Nordkorea denkt zwar nicht ernsthaft daran, eine Nuklear-Attacke gegen die USA zu starten. Für die Führung des Landes ist die Atombombe Mittel zum Zweck. Kim sieht darin Erpressungs-Potenzial, um die strikten internationalen Sanktionen aufzuheben. Zum anderen erhofft sich der Diktator dadurch eine Überlebensgarantie für sein steinzeitsozialistisches System. Sein Kalkül: Hätten der libysche Staatschef Muammar al-Gaddafi oder der irakische Herrscher Saddam Hussein ein Nuklear-Arsenal besessen, wären sie noch immer an der Macht.

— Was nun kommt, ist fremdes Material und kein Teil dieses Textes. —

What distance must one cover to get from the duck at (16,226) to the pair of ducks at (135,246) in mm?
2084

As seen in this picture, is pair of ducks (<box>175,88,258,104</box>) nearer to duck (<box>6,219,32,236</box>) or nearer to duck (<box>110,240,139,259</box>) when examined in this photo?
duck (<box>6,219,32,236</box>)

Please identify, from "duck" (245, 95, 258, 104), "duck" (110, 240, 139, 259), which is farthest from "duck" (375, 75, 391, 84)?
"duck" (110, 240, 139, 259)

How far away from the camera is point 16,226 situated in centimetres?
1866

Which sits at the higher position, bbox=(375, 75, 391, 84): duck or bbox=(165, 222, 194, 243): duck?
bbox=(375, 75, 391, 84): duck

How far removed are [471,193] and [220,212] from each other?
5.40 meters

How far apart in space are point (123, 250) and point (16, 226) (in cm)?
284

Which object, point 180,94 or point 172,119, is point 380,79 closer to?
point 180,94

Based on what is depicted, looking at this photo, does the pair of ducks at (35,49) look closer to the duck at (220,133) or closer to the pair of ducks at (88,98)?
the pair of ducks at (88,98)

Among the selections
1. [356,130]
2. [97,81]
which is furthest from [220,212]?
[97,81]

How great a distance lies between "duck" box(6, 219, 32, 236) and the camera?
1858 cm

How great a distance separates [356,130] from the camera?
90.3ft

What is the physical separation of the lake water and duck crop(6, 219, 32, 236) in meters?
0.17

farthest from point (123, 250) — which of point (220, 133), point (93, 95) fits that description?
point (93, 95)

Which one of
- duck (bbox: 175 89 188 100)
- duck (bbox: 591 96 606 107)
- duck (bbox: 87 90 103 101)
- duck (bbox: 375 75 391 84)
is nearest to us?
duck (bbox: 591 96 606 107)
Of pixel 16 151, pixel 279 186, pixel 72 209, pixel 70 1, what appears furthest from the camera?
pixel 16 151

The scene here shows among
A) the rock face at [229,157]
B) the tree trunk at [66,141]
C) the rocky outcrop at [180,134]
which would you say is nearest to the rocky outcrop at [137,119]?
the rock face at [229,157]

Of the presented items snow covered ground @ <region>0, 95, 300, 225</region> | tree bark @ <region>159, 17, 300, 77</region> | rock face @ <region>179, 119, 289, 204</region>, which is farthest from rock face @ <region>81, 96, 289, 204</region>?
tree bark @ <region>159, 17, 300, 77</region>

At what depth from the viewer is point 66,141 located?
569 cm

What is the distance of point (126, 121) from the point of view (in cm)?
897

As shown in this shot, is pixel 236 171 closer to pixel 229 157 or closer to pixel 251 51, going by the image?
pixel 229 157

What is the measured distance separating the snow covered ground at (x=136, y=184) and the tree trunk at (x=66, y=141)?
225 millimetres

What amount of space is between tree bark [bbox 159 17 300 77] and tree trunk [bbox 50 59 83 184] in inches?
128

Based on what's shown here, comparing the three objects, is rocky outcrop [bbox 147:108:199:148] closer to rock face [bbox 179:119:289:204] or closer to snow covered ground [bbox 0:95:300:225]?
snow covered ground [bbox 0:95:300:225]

Diese Logik ist für die amerikanische Regierung nicht hinnehmbar. General Terrence OShaughnessy, Kommandeur der US-Luftwaffe im Pazifik, sagt klipp und klar: "Wenn nötig, sind wir bereit, schnell, tödlich und mit überwältigender Schlagkraft zu reagieren, zu einer Zeit und an einem Ort unserer Wahl." Oder, in den Worten von Außenminister Rex Tillerson: "Die USA würden niemals ein mit Atomwaffen ausgerüstetes Nordkorea akzeptieren."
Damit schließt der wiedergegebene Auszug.